The Difference Between Soluble and Insoluble Fibers and Their Roles In IBS

The Difference Between Soluble and Insoluble Fibers and Their Roles In IBS

Fiber is vital for IBS management and gut health, but not all fiber is actually the same. Fibers can either be labeled as soluble and insoluble. Let’s break each type down, then talk about which one may be best for your IBS symptoms.

Soluble Fiber

Soluble fiber dissolves in water. As it moves through the digestive tract, it dissolves water and forms gel. This helps to speed up digestion by softening the stool, and can help boost beneficial gut bacteria!

Source: oats, beans, lentils, many fruits and vegetables, chia seeds, flax seed, psyllium husk, avocado, and oat bran.

Insoluble Fiber

Insoluble water doesn’t dissolve in water. As it moves through the digestive tract, it doesn’t break down or change. Instead, it adds bulk to the stool and helps stool move more quickly through the digestive tract.

Sources: the skin and stalks of many fruits and vegetables, cauliflower, potatoes, wheat bran, nuts, beans, peas, and lentils.

Fiber and IBS

Fiber supports overall digestion, and helps boost good bacteria in the gut. For those with IBS, fiber can help regulate bowel movements, which could help alleviate symptoms. If you are dealing with IBS-C, you may find that insoluble fiber is more helpful. If you are dealing with IBS-D, you may find that soluble fiber is more helpful. However, each person’s tolerance of fiber is very different and there are a few things to consider.

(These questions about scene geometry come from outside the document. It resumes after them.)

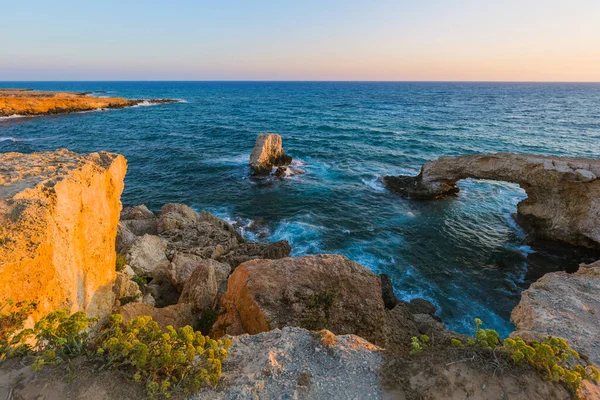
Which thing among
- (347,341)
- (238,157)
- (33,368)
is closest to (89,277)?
(33,368)

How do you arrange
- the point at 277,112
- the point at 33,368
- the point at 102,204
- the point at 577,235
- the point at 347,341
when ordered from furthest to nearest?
the point at 277,112 < the point at 577,235 < the point at 102,204 < the point at 347,341 < the point at 33,368

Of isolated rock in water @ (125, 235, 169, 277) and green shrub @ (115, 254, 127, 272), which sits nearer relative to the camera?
green shrub @ (115, 254, 127, 272)

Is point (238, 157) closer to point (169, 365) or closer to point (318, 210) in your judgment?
point (318, 210)

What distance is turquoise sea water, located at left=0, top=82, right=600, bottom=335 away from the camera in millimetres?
19156

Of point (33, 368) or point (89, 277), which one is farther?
point (89, 277)

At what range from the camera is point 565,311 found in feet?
33.0

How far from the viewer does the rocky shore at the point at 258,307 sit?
230 inches

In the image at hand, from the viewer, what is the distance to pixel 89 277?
9.09 meters

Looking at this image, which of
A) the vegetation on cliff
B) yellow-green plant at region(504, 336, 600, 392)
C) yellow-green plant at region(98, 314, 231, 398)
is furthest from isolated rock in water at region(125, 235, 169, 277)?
yellow-green plant at region(504, 336, 600, 392)

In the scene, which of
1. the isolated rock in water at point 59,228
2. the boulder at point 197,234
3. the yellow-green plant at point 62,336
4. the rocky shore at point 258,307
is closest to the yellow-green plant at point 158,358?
the rocky shore at point 258,307

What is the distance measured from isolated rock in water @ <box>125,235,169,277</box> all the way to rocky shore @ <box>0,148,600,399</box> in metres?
0.08

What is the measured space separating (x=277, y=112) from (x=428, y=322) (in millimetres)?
78406

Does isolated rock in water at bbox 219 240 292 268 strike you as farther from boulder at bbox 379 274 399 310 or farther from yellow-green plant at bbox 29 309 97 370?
yellow-green plant at bbox 29 309 97 370

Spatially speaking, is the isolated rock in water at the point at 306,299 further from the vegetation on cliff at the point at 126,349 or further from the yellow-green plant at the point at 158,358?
the vegetation on cliff at the point at 126,349
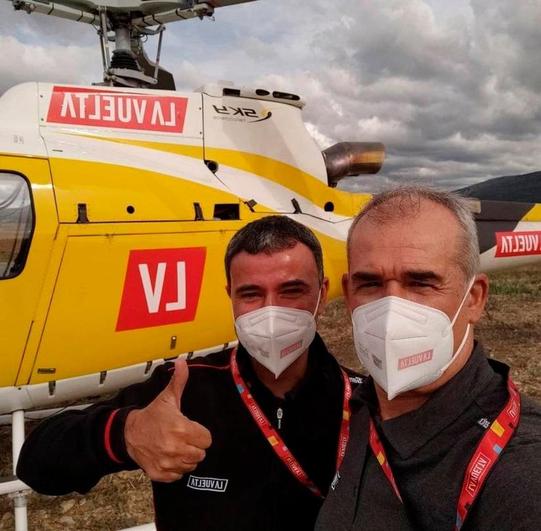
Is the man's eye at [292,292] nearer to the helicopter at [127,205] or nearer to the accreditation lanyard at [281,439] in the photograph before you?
the accreditation lanyard at [281,439]

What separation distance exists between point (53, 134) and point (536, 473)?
3.88 metres

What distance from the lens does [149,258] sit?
3604 mm

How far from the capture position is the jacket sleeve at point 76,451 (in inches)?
61.9

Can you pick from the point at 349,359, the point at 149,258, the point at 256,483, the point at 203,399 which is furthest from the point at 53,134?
the point at 349,359

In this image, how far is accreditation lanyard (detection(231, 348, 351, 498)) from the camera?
167 cm

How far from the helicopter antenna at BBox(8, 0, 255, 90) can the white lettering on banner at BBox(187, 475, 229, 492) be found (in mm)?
3915

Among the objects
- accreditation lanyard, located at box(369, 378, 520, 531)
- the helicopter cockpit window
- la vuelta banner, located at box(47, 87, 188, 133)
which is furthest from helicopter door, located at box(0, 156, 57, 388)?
accreditation lanyard, located at box(369, 378, 520, 531)

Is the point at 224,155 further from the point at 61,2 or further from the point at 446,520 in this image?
the point at 446,520

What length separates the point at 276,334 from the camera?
192cm

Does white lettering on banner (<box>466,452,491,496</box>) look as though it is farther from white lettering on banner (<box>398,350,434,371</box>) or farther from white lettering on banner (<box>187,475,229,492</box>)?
white lettering on banner (<box>187,475,229,492</box>)

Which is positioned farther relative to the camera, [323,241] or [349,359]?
[349,359]

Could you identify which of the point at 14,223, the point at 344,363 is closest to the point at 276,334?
the point at 14,223

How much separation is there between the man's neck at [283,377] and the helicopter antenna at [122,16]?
3.58 metres

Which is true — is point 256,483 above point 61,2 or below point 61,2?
below
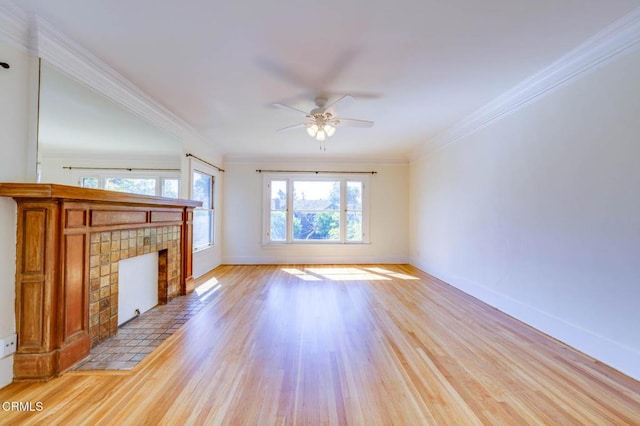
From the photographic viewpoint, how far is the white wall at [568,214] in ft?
6.45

  1. Too much fiber, whether soluble or insoluble may actually trigger symptoms, especially if increased too quickly. Recommended daily fiber intake is 20-30 grams for women and 30-40 grams for men.

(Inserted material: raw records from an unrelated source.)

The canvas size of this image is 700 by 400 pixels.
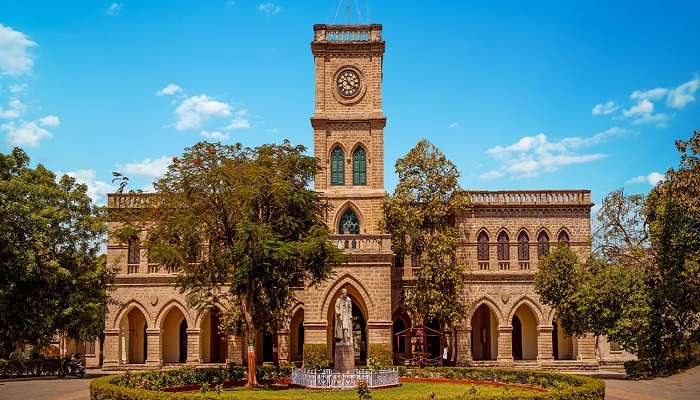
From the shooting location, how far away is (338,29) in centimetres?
4262

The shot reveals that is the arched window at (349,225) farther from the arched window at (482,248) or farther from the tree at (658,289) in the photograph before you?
the tree at (658,289)

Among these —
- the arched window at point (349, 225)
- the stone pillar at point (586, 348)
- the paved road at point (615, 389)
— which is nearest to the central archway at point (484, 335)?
the stone pillar at point (586, 348)

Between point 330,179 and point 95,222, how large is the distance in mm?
13704

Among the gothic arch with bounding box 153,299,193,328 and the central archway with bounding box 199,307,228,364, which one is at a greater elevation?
the gothic arch with bounding box 153,299,193,328

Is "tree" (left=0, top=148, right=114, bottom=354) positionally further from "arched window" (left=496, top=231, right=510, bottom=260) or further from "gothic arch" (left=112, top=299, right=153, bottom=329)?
"arched window" (left=496, top=231, right=510, bottom=260)

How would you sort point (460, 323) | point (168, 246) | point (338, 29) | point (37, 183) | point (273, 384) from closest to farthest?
1. point (168, 246)
2. point (273, 384)
3. point (37, 183)
4. point (460, 323)
5. point (338, 29)

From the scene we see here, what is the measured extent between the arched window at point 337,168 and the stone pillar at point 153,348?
12.8 m

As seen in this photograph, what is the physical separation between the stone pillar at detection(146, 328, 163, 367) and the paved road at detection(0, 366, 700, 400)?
26.7 ft

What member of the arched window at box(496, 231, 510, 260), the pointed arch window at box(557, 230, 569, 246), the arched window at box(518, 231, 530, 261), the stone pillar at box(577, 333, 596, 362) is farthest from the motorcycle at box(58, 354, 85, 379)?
the pointed arch window at box(557, 230, 569, 246)

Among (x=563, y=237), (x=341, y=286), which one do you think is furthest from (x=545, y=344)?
(x=341, y=286)

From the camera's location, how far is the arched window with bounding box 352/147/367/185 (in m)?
41.9

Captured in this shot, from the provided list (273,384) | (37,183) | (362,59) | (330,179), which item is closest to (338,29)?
(362,59)

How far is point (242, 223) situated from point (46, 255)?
1071 cm

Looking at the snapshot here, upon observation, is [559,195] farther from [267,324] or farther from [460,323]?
[267,324]
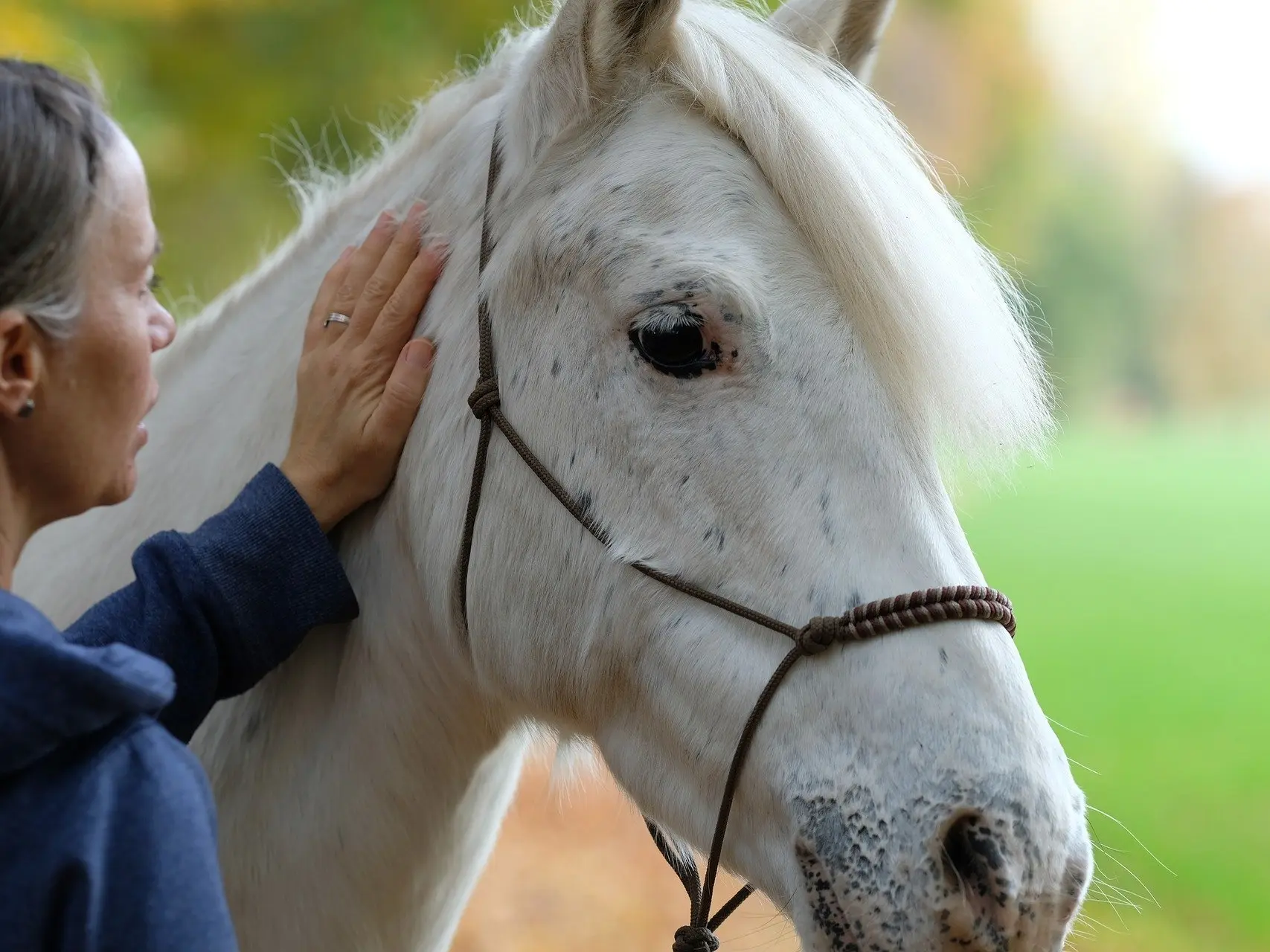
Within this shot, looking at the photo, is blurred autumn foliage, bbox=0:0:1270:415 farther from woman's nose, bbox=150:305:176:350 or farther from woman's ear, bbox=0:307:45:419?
woman's ear, bbox=0:307:45:419

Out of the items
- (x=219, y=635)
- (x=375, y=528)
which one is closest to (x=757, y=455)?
(x=375, y=528)

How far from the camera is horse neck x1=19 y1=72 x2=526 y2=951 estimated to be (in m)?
1.67

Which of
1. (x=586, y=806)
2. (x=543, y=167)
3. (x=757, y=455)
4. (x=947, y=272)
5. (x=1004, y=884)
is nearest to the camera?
(x=1004, y=884)

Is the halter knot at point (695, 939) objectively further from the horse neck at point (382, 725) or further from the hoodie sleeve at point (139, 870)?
the hoodie sleeve at point (139, 870)

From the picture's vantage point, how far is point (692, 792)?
56.6 inches

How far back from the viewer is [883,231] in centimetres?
146

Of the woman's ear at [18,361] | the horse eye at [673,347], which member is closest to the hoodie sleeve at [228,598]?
the woman's ear at [18,361]

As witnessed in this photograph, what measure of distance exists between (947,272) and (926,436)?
0.24 metres

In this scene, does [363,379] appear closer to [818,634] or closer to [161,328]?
[161,328]

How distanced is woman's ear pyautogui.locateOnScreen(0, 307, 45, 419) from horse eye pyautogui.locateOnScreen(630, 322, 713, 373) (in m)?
0.71

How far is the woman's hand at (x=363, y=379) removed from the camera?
1.64 metres

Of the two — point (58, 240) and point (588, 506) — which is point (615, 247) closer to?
point (588, 506)

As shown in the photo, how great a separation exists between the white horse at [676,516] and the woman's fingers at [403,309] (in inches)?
1.5

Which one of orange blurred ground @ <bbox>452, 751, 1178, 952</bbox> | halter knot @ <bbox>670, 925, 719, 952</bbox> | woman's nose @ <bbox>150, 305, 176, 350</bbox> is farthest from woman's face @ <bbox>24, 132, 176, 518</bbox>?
orange blurred ground @ <bbox>452, 751, 1178, 952</bbox>
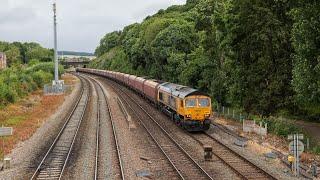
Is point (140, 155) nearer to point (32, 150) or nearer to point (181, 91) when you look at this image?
point (32, 150)

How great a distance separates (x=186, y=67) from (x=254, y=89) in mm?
19803

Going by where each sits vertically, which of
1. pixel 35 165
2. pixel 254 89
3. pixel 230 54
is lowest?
pixel 35 165

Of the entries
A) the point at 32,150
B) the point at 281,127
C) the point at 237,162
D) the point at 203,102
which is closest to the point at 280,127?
the point at 281,127

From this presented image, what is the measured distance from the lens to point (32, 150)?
2938cm

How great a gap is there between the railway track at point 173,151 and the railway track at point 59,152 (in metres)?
5.55

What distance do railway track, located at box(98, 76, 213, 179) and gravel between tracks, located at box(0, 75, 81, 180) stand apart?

  2. It’s not uncommon for both types of fiber to be found in the same foods. If you’re trying to completely avoid one type of fiber, but increase the other, that may be difficult.

  3. Studies have shown more success in IBS symptom relief with soluble fiber, especially supplemental psyllium.

It’s best to work with your dietitian to determine which sources of fiber may be best for you, especially if you are working through a low FODMAP diet. A simple way to start incorporating more fiber into your diet is to start with small portions of soluble fiber at a time from whole foods sources. Your dietitian can help you go from there, or consider whether or not supplemental fiber would be beneficial.